By Paul Evancoe
On October 18, 1985, the USAF’s 20th Tactical Fighter Wing (TFW) stationed at the United Kingdom’s Upper Heyford Airbase secretly launched ten F-111Es on a simulated long range attack mission. The planes performed a low level deception flight well out over the North Atlantic flying below radar and maintaining strict radio silence. While the UK and Canada were given some of the exercise’s details, the actual purpose of the top secret mission was not disclosed. Each plane was carrying eight 500 pound practice bombs on their wing pylons – a heavy load but well within the plane’s design capabilities. Their target was a simulated enemy airfield located in Newfoundland, south of CFB Goose Bay. The cover story was that this exercise was a full dress rehearsal for a pending retaliatory strike against Libya. During the 1970s and 1980s Libya had become a bad actor whose agents had murdered a number of Americans and it clearly needed to be put back into its box. It was a perfect cover that was backstopped by numerous events that easily justified such a strike.
The F-111Es transited at sub-sonic speed only popping up just long enough for aerial refueling where radar coverage was lacking. Hundreds of miles from their target, the ten attacking planes separated to approach from different attack axis. Arriving low level within seconds of one another, they reported “feet dry” spending only seconds successfully delivering their bombs on target before again vanishing undetected into the darkness above the Atlantic.
This top secret exercise, code named “Operation Ghost Rider” was indeed a full rehearsal attack mission but its true purpose was far more sinister than a simple raid on a two bit dictator like Libya’s Gaddafi. Over the next six months a very select group within the CIA and NSA watched and listened to see if the mission had been detected – it had not.
In 1985 the Cold War and the Arms Race were in full swing. There were two superpowers, the U.S. and the USSR, and both wanted to hold the winning trump card over the other. While mutual destruction and strategic deterrence had significant meaning at multiple levels, one up-man-ship was the game both powers played and for President Ronald Reagan, it was time to up the ante. The F-111Es were the first of their kind – a supersonic variable geometry sweep wing bomber designed to fly low level at speeds exceeding 1,100 mph with the ability to penetrate beneath the most advanced Soviet early warning radars unchallenged. It was specifically built to deliver a nuclear bomb carried inside its internal bomb bay anywhere in the Soviet Empire. Operation Ghost Rider had proven the F-111’s low level long range attack capability along with its ability to conduct an undetected surprise attack using multiple F111s. It was now time to indirectly demonstrate it to the opposition in a real-world attack. Events and justification soon aligned, which provided the opportunity the U.S. needed.

▶ [STATED EXERCISE]: Pick up the article on Operation Ghost Rider and the F-111E bombers at its last sentence and keep writing it. None of the entries that come next are needed for the writing.

▶ [RECORDED DATA]:
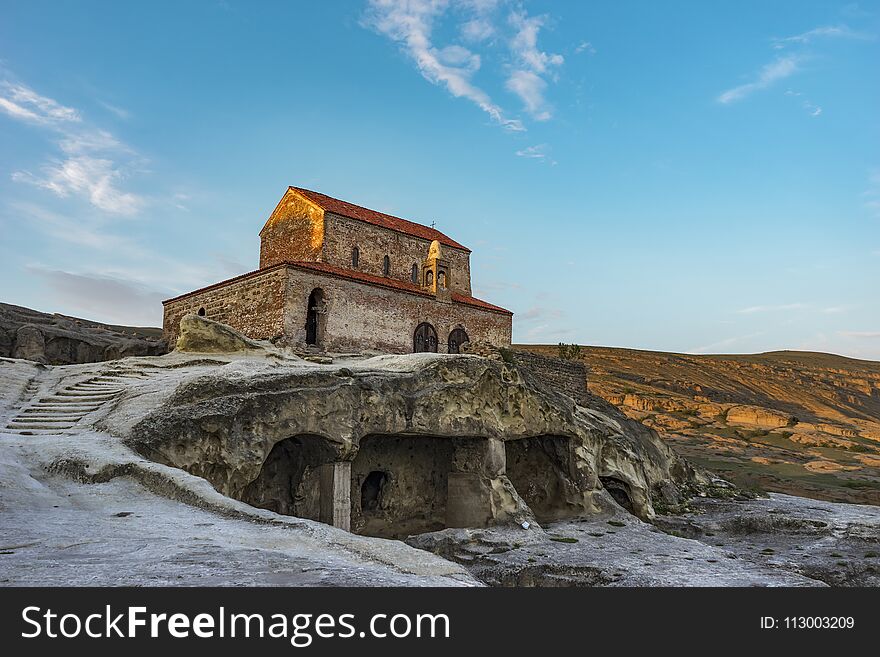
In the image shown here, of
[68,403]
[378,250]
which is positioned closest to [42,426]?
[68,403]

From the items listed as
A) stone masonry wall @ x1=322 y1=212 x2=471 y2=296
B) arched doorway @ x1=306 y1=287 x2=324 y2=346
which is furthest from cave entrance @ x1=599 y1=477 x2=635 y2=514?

▶ [EXERCISE OUTPUT]:
On March 24, 1986 the Gulf of Sidra incident made international headlines. For some time, Libya’s dictator, Omar Gaddafi, claimed Libya’s territorial waters extended well into the Mediterranean beyond the Gulf of Sidra. This claim was challenged by the U.S who recognized Libya’s territorial waters to extend no more than 12 nautical miles from shore. After several skirmishes with the Libyan air force and navy, President Reagan sent a powerful naval task force into the Gulf of Sidra consisting of three carrier battle groups led by the carriers USS America, USS Saratoga and USS Coral Sea. Among them, these three carriers carried enough attack aircraft to completely annihilate a country like Libya. But Libya was well defended and there would surely be friendly losses.
The Soviet Union had provided Libya with its most modern early warning air search and anti-aircraft missile systems. They had also provided the Libyan air force with advanced fighter-interceptor aircraft and state of the art training for the Libyan fighter pilots. In fact, at the time, Libya was one of the most well defended nations on the planet. The attack would need to be focused on Gaddafi’s military might and demonstrate U.S. resolve. Mission planning for Operation El Dorado Canyon began in earnest – Libya would be bombed.
Lessons had been learned from Operation Ghost Rider months earlier and they were passed on to the then-secret 4450th Tactical Group who were the recipients of the first thirty F-117 stealth bombers operating from a secret military base in the Nevada desert. This base, known as Area 51, is bordered by DOE’s Nevada Test Site and the USAF’s Tonopah bombing range. The 4450th was given the mission along with other U.S. Navy and USAF conventional strike aircraft.
On April 14 within hours of the actual mission launch, the F-117s were taken out of the order of battle by the Joint Chiefs upon insistence of then CIA Director Alexander Haig. Their stated reason for the change was because of national-level concerns that existence of the F-117 stealth planes could be compromised. However, this seeming last minute change of events was all part of the deception and the real reason Libya was bombed. The airstrike was to be carried out using conventional aircraft and the newer, more capable F-111F variants were put into the mix.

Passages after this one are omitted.